**Directive:** Return every line of the entries below that contains the string "instances", matching case exactly.

**Data shown:**
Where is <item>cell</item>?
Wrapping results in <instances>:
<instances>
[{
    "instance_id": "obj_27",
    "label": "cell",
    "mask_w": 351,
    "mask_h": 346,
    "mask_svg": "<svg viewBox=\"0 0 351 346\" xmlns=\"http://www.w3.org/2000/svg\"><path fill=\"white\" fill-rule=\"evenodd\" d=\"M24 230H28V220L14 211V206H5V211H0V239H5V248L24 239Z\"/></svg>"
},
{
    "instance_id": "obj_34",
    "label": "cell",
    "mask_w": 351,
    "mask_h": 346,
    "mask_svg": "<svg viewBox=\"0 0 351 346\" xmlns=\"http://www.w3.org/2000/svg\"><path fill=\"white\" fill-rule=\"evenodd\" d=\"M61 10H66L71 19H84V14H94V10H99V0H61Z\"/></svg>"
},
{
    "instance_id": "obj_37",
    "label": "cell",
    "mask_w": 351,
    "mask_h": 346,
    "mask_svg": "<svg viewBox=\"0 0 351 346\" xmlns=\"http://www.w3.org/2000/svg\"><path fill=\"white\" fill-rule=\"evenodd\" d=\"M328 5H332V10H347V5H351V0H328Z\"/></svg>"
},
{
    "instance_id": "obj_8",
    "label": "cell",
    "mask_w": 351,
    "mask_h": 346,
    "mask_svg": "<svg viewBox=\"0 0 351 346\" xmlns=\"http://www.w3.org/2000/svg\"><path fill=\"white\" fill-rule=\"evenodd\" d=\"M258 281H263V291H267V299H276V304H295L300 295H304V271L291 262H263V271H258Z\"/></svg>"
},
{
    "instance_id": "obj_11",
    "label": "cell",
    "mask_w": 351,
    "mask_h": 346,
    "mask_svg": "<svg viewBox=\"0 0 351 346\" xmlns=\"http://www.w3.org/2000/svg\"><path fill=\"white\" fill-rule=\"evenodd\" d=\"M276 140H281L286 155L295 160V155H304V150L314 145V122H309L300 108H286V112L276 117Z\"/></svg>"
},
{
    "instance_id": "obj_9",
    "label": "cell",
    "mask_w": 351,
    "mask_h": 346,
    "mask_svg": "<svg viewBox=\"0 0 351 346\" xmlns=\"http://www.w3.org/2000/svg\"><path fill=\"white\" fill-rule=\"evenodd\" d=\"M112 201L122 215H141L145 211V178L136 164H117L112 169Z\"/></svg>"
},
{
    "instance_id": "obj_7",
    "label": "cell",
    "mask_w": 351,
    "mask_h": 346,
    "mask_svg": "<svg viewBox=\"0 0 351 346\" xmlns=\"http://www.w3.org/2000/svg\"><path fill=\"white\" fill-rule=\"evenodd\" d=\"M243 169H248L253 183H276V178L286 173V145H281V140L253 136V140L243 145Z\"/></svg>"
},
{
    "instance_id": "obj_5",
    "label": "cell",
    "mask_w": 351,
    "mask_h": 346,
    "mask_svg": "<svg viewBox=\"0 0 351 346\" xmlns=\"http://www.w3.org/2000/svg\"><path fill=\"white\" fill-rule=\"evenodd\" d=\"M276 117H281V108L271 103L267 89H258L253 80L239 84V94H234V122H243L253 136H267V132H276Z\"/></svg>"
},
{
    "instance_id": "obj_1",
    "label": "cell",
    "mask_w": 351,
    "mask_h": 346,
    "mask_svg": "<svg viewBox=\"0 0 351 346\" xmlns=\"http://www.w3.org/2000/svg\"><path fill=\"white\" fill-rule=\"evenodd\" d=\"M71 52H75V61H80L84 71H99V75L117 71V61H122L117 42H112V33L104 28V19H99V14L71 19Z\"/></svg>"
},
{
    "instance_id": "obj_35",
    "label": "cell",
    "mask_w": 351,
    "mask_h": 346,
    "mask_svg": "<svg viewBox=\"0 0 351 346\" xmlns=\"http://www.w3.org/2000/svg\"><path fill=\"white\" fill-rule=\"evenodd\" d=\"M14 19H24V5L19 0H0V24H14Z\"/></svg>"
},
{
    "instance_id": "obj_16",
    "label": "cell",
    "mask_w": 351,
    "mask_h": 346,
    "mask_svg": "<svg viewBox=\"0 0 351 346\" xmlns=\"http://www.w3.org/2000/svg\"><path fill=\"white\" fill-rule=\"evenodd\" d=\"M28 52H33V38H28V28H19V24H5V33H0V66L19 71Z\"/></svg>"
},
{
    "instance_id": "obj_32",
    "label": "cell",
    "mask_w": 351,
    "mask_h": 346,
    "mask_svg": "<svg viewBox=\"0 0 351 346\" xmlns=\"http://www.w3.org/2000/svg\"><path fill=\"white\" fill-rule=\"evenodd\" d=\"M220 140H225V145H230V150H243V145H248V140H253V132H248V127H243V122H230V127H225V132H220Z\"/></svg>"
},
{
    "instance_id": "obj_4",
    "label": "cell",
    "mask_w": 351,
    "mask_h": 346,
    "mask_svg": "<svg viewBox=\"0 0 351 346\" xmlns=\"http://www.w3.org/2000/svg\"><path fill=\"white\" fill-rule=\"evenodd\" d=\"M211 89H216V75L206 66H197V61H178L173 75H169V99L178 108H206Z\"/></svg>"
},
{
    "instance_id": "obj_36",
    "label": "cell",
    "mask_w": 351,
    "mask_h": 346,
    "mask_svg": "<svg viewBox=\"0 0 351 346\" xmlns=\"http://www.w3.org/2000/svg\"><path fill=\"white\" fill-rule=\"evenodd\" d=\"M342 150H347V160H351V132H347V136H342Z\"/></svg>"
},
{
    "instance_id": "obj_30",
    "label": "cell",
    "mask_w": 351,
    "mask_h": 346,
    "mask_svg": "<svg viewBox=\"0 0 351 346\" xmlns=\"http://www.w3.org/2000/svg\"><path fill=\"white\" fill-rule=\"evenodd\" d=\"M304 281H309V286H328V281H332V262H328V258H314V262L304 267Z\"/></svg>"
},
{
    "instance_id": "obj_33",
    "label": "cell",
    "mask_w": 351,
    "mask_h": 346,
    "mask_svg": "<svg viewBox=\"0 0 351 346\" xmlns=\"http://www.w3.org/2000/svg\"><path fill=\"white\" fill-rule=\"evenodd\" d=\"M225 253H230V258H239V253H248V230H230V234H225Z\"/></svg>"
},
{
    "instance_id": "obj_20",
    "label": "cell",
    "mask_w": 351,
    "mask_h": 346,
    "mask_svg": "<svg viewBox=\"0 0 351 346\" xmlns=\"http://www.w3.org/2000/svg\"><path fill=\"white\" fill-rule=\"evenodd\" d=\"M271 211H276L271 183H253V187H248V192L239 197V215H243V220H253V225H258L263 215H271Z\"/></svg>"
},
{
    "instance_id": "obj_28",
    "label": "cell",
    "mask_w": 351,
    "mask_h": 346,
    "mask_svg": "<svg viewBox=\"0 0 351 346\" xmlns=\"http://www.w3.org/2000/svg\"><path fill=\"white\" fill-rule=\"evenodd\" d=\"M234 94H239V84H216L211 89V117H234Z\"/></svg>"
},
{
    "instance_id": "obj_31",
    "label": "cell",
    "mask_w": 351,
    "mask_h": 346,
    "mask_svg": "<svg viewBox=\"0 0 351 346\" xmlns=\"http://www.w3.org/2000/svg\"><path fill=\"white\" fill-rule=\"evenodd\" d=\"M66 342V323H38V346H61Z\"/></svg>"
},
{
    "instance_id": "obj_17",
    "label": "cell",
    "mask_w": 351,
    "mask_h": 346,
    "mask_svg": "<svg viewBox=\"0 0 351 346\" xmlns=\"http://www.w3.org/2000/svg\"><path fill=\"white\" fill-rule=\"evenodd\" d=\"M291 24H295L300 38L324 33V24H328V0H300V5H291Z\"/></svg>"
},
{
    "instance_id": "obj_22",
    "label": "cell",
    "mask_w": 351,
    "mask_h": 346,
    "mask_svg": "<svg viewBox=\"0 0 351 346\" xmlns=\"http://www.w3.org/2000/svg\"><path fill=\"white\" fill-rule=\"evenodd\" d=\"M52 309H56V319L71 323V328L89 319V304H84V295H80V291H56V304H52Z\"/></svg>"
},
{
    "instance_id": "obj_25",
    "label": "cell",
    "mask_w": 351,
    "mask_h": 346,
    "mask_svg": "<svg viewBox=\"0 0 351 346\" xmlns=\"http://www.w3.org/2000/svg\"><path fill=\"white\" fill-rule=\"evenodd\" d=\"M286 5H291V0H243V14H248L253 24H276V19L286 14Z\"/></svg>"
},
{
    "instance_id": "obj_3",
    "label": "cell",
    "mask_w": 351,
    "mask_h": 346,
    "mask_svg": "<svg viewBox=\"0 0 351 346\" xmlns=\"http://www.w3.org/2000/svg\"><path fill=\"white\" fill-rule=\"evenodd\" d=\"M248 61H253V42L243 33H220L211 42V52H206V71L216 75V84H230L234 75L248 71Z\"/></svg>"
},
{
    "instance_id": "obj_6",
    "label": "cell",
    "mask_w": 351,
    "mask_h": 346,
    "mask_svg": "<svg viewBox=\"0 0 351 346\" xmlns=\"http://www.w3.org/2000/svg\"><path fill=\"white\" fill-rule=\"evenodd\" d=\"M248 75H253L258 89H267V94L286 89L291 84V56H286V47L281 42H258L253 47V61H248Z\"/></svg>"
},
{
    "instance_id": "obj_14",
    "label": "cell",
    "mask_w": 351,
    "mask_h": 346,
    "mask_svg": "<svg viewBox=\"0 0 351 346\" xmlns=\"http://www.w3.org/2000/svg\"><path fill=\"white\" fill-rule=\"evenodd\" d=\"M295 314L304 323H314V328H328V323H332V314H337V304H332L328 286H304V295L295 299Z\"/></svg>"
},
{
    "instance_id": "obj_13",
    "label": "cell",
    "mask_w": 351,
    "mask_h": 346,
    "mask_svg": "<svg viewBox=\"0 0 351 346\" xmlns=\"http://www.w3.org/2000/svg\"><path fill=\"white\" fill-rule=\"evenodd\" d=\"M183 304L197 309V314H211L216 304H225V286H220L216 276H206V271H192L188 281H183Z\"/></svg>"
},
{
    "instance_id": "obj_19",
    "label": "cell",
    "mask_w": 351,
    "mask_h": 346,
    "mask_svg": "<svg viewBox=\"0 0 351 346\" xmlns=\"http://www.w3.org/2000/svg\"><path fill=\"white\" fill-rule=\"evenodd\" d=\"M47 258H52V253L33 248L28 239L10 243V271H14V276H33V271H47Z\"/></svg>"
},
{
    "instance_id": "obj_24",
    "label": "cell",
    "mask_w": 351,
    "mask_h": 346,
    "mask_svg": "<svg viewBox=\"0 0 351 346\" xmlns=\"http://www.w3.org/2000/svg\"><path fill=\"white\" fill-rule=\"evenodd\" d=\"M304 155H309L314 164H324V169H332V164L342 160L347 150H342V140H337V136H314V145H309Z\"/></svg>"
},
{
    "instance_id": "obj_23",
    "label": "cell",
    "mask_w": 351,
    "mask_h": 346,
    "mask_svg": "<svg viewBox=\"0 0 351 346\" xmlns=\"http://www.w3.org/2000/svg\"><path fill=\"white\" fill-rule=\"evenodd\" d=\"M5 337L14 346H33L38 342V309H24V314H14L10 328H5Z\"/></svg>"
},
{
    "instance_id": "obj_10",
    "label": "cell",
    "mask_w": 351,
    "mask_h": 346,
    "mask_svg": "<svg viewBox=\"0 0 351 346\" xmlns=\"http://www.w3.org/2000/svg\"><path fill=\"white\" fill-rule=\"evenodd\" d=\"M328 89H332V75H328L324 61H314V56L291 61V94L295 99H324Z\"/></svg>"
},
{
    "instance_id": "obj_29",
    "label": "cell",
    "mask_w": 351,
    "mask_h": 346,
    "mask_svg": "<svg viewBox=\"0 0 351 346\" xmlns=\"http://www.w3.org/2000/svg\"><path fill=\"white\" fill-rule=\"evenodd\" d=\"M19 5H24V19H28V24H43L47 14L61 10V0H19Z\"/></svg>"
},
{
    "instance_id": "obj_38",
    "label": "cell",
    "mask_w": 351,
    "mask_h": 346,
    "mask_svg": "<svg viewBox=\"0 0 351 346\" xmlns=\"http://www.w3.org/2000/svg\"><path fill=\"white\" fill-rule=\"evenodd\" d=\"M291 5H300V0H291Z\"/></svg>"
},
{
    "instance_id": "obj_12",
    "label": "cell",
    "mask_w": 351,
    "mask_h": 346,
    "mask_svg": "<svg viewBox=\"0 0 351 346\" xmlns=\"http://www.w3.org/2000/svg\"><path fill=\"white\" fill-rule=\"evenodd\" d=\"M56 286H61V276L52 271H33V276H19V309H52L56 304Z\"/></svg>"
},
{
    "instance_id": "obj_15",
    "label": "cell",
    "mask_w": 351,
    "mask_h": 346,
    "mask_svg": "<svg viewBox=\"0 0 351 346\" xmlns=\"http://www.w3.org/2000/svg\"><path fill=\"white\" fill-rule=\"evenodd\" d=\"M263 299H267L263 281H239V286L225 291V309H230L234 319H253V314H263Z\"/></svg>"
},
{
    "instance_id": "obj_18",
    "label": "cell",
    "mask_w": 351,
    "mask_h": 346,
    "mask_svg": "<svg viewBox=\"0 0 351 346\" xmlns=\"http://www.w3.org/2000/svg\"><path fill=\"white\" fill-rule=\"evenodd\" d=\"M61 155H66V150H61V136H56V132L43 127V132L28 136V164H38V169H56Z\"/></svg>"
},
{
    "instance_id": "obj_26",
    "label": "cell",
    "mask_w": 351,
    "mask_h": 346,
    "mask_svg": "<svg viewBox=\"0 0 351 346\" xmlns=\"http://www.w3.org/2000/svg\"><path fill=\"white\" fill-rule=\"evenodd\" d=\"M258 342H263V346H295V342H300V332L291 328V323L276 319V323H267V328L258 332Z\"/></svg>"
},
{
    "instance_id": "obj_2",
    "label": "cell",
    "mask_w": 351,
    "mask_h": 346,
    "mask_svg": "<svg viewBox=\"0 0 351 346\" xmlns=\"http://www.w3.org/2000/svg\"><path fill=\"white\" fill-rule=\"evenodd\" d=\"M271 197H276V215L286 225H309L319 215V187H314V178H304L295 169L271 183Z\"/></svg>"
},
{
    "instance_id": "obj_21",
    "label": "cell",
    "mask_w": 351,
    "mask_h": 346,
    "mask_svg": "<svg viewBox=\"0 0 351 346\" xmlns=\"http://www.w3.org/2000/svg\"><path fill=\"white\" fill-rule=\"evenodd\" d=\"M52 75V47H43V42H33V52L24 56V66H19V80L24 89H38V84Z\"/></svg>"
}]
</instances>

**Solution:**
Wrapping results in <instances>:
<instances>
</instances>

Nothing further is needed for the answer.